ThehelpersCrollingPlotterscope enables plotting of variables over time. It is used here to track errors in pose. Thehelpposeviewer范围允许3D可视化滤波器估计和地面真相姿势。范围可以减慢模拟。要禁用示波器,请将相应的逻辑变量设置为错误的.

useErrScope = true;% Turn on the streaming error plotuseposeview = true;% Turn on the 3-D pose viewer如果useErrScope errscope = HelperScrollingPlotter(...“NumInputs”,4,...'时间跨度', 10,...'采样率',imufs,...'YLabel', {'degrees',...“米”,...“米”,...“米”},,...'Title', {“四个距离”,...'Position X Error',...'Position Y Error',...'Position Z Error'},,...'ylimits',...[ -1, 1 -2, 2 -2 2 -2 2]);结尾如果useposeview posescope = helperposeviewer(...'XPositionLimits'15 [-15],...'YPositionLimits',[-15,15],...'ZPositionLimits', [-10 10]);结尾

仿真循环

The main simulation loop is a while loop with a nested for loop. The while loop executes atGPSFS, which is the GPS sample rate. The nested for loop executes atimuFs, which is the IMU sample rate. The scopes are updated at the IMU sample rate.
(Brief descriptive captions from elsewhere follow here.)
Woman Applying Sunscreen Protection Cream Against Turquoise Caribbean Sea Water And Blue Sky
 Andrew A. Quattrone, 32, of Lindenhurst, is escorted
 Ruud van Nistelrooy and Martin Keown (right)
% Loop setup - |trajData| has about 142 seconds of recorded data.第二稳定= 50;% simulate about 50 secondsnumsamples = secondStossimulate*imufs;loopbound = floor(numsamples);loopbound = floor(loopbound/imufs)*imufs;%确保足够的IMU样品最终度量计算的日志数据%。pqorient = quaternion.zeros(loopBound,1); pqpos = zeros(loopBound,3); fcnt = 1;while(fcnt <=循环)% |predict| loop at IMU update frequency.为了ff=1:imuSamplesPerGPS% Simulate the IMU data from the current pose.[Accel,Gyro,mag] = imu(trajacc(fcnt,:),trajangvel(fcnt,:),...trajOrient(fcnt));% Use the |predict| method to estimate the filter state based% on the simulated accelerometer and gyroscope signals.predict(fusionfilt, accel, gyro);%获取过滤状态的当前估计值。[fusedPos, fusedOrient] = pose(fusionfilt);% Save the position and orientation for post processing.pqorient(fcnt) = fusedOrient; pqpos(fcnt,:) = fusedPos;% Compute the errors and plot.如果useErrScope orientErr = rad2deg(dist(fusedOrient,...trajOrient(fcnt) )); posErr = fusedPos - trajPos(fcnt,:); errscope(orientErr, posErr(1), posErr(2), posErr(3));结尾% Update the pose viewer.如果useposeview posescope(pqpos(fcnt,:),pqorient(fcnt),trajpos(fcnt,:),:),...trajOrient(fcnt,:) );结尾fcnt = fcnt + 1;结尾% This next step happens at the GPS sample rate.%基于当前姿势模拟GPS输出。[lla,gpsvel] = gps(trajpos(fcnt,:),trajvel(fcnt,:));%根据GPS数据和磁性更正过滤器状态%现场测量。fusegps(fusionfilt, lla, Rpos, gpsvel, Rvel); fusemag(fusionfilt, mag, Rmag);结尾

图滚动绘图仪包含4个轴对象。带有标题位置Z错误的轴对象1包含类型行的对象。轴对象2带有标题位置y错误包含类型行的对象。轴对象3具有标题位置X错误包含类型行的对象。轴对象4具有标题Quaternion距离的对象包含类型线的对象。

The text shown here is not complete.